Freni beamed. From that moment on, Alma could do no wrong in Freni's eyes.

 

 

I will admit that I was beginning to like Alma, as well. But experience - especially my recent experience with you-know-who - had taught me never to trust someone further than you could throw them. Like I said, Alma was on the chunky side.

 

 

-3-

 

 

I had just come downstairs from showing Alma to her room when my sister Susannah floated through the front door, trailing enough filmy fabric to clothe a small third world country. That is only a slight exaggeration. My baby sister eschews ready-made clothes, choosing instead to drape herself in yards of material straight off the bolt. While my tongue is still tainted from tattling, allow me to state that Susannah started wearing mascara about ten years ago, and while she adds to the clumps on a daily basis, I am not sure she has ever removed as much as a single layer.

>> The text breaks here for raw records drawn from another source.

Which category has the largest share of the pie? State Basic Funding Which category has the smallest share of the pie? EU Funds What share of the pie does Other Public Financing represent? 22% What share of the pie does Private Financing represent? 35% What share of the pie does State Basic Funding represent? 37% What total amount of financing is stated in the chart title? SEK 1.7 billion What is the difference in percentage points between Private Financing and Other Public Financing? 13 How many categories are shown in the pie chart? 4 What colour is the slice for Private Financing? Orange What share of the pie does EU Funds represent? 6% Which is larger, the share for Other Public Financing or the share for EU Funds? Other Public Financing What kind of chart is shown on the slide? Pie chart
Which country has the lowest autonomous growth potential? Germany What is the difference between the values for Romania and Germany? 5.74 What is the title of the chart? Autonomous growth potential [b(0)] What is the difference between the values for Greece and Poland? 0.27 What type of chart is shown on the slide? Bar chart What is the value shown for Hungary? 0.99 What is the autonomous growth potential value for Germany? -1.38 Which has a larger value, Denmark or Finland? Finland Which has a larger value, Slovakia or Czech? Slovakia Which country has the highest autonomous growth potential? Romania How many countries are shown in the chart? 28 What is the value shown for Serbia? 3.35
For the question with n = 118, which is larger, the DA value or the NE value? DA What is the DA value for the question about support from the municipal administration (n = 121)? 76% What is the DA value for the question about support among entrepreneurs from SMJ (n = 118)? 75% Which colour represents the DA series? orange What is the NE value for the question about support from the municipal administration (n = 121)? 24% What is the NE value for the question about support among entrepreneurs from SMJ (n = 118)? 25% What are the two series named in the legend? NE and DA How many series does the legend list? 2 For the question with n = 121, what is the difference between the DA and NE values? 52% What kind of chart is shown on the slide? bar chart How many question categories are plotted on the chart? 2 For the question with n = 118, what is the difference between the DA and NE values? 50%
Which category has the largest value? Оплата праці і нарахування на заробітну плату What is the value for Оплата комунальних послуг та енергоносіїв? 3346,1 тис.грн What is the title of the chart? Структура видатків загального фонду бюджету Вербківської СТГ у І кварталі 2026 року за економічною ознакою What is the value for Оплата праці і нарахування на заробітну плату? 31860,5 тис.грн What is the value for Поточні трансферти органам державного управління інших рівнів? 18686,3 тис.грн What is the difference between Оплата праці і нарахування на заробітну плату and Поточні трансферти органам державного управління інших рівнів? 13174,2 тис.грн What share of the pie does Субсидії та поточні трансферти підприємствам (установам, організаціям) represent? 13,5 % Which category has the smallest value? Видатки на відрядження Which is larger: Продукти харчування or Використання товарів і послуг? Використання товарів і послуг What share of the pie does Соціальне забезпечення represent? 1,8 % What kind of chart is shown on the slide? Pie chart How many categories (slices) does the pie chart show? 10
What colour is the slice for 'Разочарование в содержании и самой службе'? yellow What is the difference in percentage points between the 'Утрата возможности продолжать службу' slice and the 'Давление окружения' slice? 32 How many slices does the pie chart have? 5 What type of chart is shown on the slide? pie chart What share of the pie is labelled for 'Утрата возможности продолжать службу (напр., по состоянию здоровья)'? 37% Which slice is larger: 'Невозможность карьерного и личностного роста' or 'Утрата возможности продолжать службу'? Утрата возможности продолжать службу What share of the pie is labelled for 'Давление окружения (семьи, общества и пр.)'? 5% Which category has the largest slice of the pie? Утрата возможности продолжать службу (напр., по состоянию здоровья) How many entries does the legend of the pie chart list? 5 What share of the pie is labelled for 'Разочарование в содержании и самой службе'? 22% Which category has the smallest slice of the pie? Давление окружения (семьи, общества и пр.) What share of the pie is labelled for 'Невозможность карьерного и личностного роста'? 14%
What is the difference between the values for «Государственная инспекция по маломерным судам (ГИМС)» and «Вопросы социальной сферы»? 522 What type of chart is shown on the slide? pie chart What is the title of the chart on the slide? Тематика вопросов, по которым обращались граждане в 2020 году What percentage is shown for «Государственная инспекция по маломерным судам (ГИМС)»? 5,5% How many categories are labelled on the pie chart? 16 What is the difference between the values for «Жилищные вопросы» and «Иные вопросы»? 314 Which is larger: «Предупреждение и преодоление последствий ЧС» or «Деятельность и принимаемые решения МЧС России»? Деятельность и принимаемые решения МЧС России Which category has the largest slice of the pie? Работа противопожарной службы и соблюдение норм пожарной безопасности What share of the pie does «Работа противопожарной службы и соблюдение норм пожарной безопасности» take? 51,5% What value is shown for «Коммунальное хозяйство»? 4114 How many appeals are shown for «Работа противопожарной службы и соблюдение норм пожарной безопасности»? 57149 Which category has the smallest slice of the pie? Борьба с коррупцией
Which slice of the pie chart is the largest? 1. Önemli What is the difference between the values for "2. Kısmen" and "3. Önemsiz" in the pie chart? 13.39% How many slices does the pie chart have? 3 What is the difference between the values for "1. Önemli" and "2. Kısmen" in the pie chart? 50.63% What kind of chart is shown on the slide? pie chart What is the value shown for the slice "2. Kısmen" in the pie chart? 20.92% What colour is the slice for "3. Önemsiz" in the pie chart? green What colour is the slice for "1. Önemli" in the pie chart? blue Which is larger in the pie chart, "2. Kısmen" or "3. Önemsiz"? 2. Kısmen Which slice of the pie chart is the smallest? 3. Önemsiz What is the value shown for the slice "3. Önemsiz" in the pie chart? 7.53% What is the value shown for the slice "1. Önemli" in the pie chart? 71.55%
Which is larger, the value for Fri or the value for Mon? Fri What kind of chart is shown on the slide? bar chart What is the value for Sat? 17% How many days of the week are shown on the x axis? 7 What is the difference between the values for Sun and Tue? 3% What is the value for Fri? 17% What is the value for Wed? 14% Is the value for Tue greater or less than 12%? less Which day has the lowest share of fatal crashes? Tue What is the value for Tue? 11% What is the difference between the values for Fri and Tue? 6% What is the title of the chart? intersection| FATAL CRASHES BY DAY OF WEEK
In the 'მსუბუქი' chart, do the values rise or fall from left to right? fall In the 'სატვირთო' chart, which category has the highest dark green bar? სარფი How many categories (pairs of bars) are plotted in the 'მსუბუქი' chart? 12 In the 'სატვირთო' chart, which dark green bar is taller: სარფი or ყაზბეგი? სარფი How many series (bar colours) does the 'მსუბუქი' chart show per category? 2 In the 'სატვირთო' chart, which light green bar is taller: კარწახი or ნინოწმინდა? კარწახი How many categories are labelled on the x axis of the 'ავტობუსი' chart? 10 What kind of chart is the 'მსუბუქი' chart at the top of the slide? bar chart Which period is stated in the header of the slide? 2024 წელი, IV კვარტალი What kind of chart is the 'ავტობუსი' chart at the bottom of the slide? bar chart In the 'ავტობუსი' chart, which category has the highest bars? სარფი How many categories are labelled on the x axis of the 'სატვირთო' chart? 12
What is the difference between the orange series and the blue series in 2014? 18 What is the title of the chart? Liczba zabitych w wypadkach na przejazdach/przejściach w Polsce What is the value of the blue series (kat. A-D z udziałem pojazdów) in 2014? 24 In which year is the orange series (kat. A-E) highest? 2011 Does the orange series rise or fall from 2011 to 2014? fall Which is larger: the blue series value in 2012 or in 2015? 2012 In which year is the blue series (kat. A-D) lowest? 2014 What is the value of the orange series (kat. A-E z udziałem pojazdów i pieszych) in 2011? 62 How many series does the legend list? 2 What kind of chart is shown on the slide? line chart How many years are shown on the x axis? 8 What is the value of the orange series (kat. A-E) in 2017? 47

She claims to get fan mail from Tammy Faye.

 

 

Please understand that I love my baby sister dearly, but it is impossible to accurately describe her without sounding unkind. The three most benign words I can think of are: slatternly, slovenly, and slothful. Even Mama and Papa recognized her shortcomings, and when they left the farm in my name. It is to remain solely in my name until Susannah proves that she can behave as a responsible adult. My name is still the only one on the deed.